■ CONSIGNE: Recopiez mot pour mot le passage du texte sur le spectacle Baubo qui commence à « Jeanne Candel est » et se termine à « et de l'amour. ».

■ EXTRAIT FOURNI:
Baubo, de l'art de n'être pas mort, Un voyage dans le rêve via la musique- Ilona Davigny
Baubo, de l'art de n'être pas mort, Un voyage dans le rêve via la musique- Ilona Davigny
La musique dans une mise en scène permet beaucoup d’ouverture, simplement pour énoncer
l’entrée d’un personnage, évoquer une époque, renforcer une émotion, une mélodie qui peut
provenir de la scène grâce à des objets comme une radio, des coulisses, ou avec la présence
de l’orchestre ou de musicien sur scène, ainsi qu’avec le simple choix des instruments.
Jeanne Candel est une metteuse en scène et comédienne qui codirige avec S. Achache, Marion Bois et Elaine Méric : Le Théâtre de L'Aquarium, théâtre dédié à la création en lien avec l'enchevêtrement et la musique, thèmes qu'on retrouve donc dans ce spectacle de deux heures. Une création autour du rêve, de la passion, de la musique et de l'amour.

■ ENTRÉES EXTRAITES:

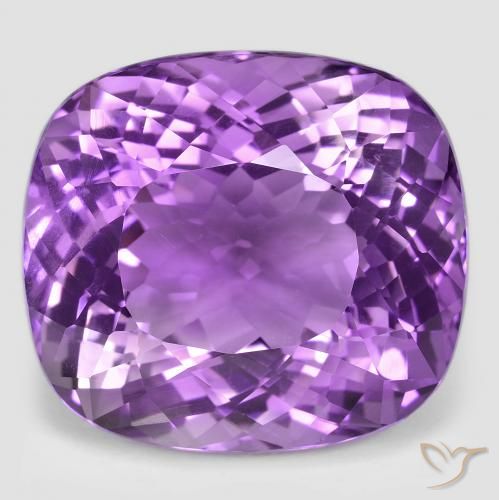 54.24ct Натуральный Средний фиолетовый Аметист, Подушка, VVS-VS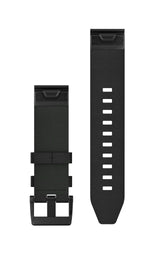 Garmin QuickFit® 22mm Watch Band Leather - BLACK LEATHER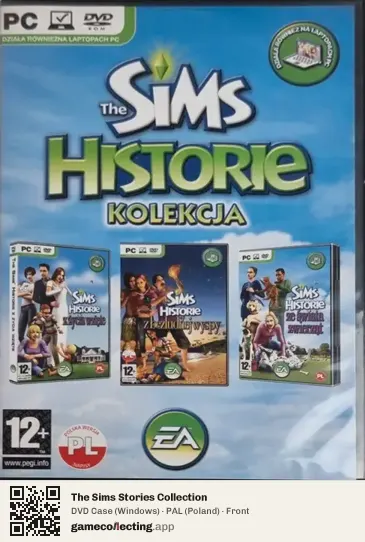 The Sims Stories Collection Computer, Poland box front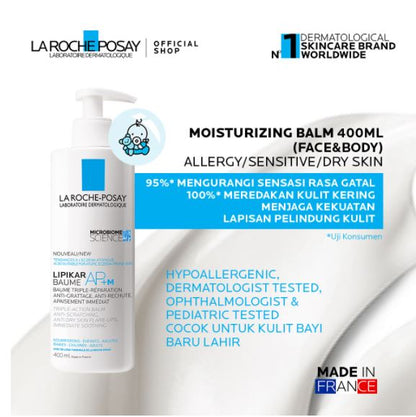 La Roche Posay Lipikar Baume AP+M Balm Face/ Body Moisturizer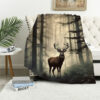 Deer Blanket Deer Comfort Blanket Fleece Blanket Throw Blanket Ver 17 6 deer blanket deer comfort blanket fleece blanket throw blanket v17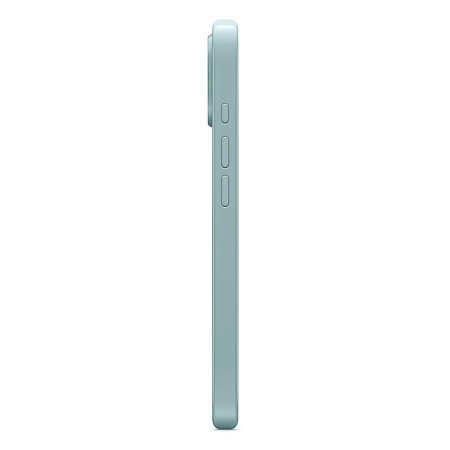 Чехол-накладка для iPhone 16 Pro, глянцевый, магнитный (MagSafe), без лого, X-CASE, бирюзовый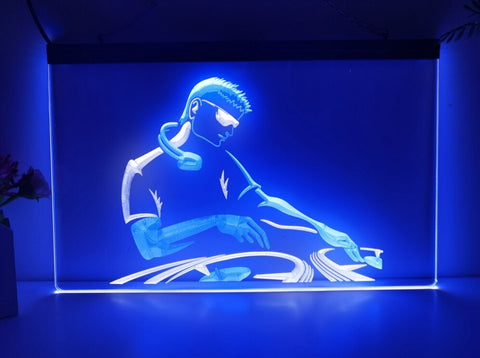 Image of DJ On The Decks Two Tone Illuminated Sign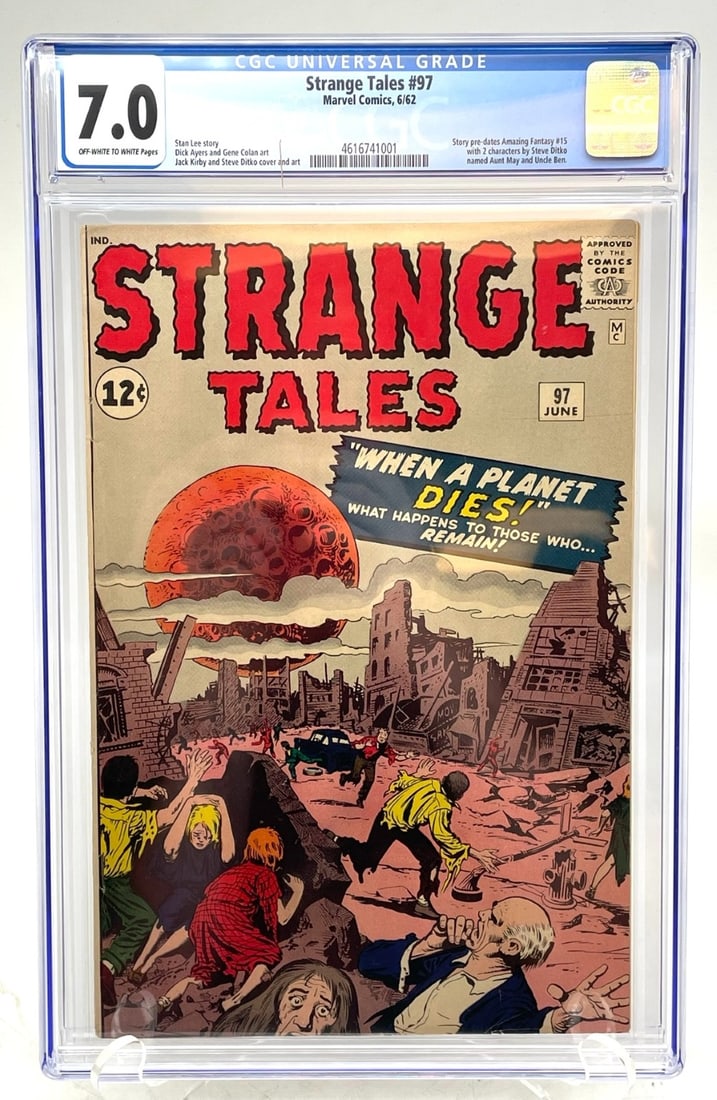 1962 Strange Tales #97 CGC 7.0: Update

■ CORRIGÉ:
Jeanne Candel est une metteuse en scène et comédienne qui codirige avec S. Achache, Marion Bois et Elaine Méric : Le Théâtre de L'Aquarium, théâtre dédié à la création en lien avec l'enchevêtrement et la musique, thèmes qu'on retrouve donc dans ce spectacle de deux heures. Une création autour du rêve, de la passion, de la musique et de l'amour.